▶ Extracted records
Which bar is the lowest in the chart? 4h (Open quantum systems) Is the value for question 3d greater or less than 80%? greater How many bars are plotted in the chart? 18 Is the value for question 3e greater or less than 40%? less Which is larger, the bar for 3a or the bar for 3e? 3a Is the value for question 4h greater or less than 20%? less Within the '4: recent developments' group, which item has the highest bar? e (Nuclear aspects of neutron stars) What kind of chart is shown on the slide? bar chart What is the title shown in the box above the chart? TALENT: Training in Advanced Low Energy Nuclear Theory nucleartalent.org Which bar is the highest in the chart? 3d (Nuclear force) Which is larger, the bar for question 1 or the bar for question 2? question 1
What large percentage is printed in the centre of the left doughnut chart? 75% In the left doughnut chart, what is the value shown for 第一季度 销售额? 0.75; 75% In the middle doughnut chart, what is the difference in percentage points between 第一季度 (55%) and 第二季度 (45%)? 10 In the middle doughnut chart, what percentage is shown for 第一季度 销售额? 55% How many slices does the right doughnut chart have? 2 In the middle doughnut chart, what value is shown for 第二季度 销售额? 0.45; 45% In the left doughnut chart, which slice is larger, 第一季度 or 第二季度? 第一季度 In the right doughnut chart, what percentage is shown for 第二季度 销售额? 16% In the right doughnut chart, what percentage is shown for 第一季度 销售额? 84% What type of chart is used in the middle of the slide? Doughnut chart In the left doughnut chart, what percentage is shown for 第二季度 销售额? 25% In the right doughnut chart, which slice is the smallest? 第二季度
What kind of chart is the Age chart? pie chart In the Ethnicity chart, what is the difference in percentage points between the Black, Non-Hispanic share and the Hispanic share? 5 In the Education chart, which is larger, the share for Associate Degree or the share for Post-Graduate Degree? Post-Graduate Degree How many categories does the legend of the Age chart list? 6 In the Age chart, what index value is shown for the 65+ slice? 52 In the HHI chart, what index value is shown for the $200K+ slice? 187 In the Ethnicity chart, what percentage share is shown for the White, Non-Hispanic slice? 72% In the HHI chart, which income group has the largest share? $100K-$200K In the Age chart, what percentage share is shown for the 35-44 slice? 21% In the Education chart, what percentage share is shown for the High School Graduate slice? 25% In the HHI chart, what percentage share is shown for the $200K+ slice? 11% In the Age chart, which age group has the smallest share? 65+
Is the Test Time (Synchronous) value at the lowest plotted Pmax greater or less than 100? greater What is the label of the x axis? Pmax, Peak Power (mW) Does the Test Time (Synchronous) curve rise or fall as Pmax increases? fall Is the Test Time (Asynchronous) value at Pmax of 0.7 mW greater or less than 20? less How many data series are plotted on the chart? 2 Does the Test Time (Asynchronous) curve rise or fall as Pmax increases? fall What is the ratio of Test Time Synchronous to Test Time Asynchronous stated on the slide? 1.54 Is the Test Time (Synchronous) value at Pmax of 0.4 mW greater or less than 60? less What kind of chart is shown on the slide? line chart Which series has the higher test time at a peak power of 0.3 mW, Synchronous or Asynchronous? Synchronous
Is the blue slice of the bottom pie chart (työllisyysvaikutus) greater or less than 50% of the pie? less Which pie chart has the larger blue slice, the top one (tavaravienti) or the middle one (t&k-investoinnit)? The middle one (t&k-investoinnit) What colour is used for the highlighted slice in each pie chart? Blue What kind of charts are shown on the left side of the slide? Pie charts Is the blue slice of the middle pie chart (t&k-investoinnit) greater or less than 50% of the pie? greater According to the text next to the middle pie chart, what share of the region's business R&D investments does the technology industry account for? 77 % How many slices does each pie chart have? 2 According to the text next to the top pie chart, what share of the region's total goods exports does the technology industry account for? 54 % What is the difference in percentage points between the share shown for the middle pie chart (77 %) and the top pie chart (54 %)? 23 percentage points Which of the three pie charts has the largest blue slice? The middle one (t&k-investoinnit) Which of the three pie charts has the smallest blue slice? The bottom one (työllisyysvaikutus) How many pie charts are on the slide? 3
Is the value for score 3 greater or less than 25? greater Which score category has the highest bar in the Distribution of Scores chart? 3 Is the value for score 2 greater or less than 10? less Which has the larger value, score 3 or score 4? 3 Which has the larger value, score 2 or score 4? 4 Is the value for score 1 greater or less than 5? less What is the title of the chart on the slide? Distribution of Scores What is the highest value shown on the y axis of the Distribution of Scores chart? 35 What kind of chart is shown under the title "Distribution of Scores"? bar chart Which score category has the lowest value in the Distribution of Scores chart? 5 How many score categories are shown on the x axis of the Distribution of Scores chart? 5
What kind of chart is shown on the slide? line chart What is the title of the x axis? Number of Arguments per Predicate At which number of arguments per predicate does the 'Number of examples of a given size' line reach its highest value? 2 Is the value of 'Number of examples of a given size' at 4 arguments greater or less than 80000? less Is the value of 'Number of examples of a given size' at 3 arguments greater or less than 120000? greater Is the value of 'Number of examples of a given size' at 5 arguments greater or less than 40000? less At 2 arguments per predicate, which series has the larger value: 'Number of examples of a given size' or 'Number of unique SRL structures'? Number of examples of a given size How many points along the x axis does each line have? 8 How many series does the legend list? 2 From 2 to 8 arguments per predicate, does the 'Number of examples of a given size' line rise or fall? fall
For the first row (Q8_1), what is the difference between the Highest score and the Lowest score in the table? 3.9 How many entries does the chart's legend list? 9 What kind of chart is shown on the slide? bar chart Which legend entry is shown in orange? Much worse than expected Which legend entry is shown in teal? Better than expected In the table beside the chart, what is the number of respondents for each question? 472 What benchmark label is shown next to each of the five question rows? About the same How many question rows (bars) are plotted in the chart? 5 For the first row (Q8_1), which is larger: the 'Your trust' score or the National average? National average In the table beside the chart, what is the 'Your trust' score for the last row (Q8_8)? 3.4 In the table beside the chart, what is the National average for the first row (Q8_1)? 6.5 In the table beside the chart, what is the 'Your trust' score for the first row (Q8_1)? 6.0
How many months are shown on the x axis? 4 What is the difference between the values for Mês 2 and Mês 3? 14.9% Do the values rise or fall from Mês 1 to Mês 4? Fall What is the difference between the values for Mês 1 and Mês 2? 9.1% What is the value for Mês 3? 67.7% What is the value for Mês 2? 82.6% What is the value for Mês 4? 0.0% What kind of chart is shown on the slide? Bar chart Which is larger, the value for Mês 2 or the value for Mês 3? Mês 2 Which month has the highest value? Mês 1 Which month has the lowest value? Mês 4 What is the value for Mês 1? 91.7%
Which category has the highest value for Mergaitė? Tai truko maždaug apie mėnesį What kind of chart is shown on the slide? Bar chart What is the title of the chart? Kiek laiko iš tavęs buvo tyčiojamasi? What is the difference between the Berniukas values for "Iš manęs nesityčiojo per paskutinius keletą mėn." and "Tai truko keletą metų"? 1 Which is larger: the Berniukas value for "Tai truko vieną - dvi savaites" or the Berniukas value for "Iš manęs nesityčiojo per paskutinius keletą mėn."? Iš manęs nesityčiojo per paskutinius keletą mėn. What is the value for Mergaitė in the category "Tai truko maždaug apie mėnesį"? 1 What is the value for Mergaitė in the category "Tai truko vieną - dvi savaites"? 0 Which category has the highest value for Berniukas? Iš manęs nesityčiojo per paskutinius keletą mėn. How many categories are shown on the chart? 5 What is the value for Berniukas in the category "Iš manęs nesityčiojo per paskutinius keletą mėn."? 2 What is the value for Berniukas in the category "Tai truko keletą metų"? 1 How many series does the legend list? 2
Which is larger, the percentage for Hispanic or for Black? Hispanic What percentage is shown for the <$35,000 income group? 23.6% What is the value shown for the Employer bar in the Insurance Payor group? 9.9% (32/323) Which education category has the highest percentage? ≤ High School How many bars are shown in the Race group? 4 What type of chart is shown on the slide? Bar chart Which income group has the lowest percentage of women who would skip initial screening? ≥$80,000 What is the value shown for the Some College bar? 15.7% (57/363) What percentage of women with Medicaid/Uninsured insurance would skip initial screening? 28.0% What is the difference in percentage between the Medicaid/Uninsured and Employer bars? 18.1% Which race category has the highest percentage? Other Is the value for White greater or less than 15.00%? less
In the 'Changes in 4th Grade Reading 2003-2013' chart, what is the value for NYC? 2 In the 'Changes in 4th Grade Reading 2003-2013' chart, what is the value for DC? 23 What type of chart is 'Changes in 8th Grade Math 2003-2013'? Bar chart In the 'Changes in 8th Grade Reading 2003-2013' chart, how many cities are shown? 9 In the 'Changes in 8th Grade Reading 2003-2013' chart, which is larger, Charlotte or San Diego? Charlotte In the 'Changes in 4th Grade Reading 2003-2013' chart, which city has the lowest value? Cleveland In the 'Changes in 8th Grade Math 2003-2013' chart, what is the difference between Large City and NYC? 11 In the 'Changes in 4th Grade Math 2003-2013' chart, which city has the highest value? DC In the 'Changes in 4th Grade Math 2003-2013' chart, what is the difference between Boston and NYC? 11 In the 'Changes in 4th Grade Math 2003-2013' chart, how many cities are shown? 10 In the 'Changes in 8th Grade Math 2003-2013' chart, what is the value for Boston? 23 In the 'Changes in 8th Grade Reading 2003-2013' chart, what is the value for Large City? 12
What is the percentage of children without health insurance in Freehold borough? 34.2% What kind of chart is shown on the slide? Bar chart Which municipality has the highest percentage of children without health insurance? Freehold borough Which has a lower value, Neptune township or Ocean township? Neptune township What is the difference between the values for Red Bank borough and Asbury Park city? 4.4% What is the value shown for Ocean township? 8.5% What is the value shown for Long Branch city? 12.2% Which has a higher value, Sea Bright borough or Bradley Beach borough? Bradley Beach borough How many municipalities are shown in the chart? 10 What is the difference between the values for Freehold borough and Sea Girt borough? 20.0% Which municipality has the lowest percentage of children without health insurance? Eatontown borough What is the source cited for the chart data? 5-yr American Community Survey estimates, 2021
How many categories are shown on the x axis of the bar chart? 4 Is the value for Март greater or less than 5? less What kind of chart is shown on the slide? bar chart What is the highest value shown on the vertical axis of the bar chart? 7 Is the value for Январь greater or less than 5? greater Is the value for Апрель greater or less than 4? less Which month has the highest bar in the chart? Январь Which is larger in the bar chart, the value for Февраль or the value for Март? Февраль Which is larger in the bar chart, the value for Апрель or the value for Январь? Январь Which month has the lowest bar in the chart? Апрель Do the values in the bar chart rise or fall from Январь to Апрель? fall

▶ Exercise requirements
Convert the data, starting at its first line and ending with the line that contains "What large percentage", into a JSON list of strings, one string per line and blank lines omitted. That last line is included.

▶ Output of the exercise
[
  "Which bar is the lowest in the chart? 4h (Open quantum systems) Is the value for question 3d greater or less than 80%? greater How many bars are plotted in the chart? 18 Is the value for question 3e greater or less than 40%? less Which is larger, the bar for 3a or the bar for 3e? 3a Is the value for question 4h greater or less than 20%? less Within the '4: recent developments' group, which item has the highest bar? e (Nuclear aspects of neutron stars) What kind of chart is shown on the slide? bar chart What is the title shown in the box above the chart? TALENT: Training in Advanced Low Energy Nuclear Theory nucleartalent.org Which bar is the highest in the chart? 3d (Nuclear force) Which is larger, the bar for question 1 or the bar for question 2? question 1",
  "What large percentage is printed in the centre of the left doughnut chart? 75% In the left doughnut chart, what is the value shown for 第一季度 销售额? 0.75; 75% In the middle doughnut chart, what is the difference in percentage points between 第一季度 (55%) and 第二季度 (45%)? 10 In the middle doughnut chart, what percentage is shown for 第一季度 销售额? 55% How many slices does the right doughnut chart have? 2 In the middle doughnut chart, what value is shown for 第二季度 销售额? 0.45; 45% In the left doughnut chart, which slice is larger, 第一季度 or 第二季度? 第一季度 In the right doughnut chart, what percentage is shown for 第二季度 销售额? 16% In the right doughnut chart, what percentage is shown for 第一季度 销售额? 84% What type of chart is used in the middle of the slide? Doughnut chart In the left doughnut chart, what percentage is shown for 第二季度 销售额? 25% In the right doughnut chart, which slice is the smallest? 第二季度"
]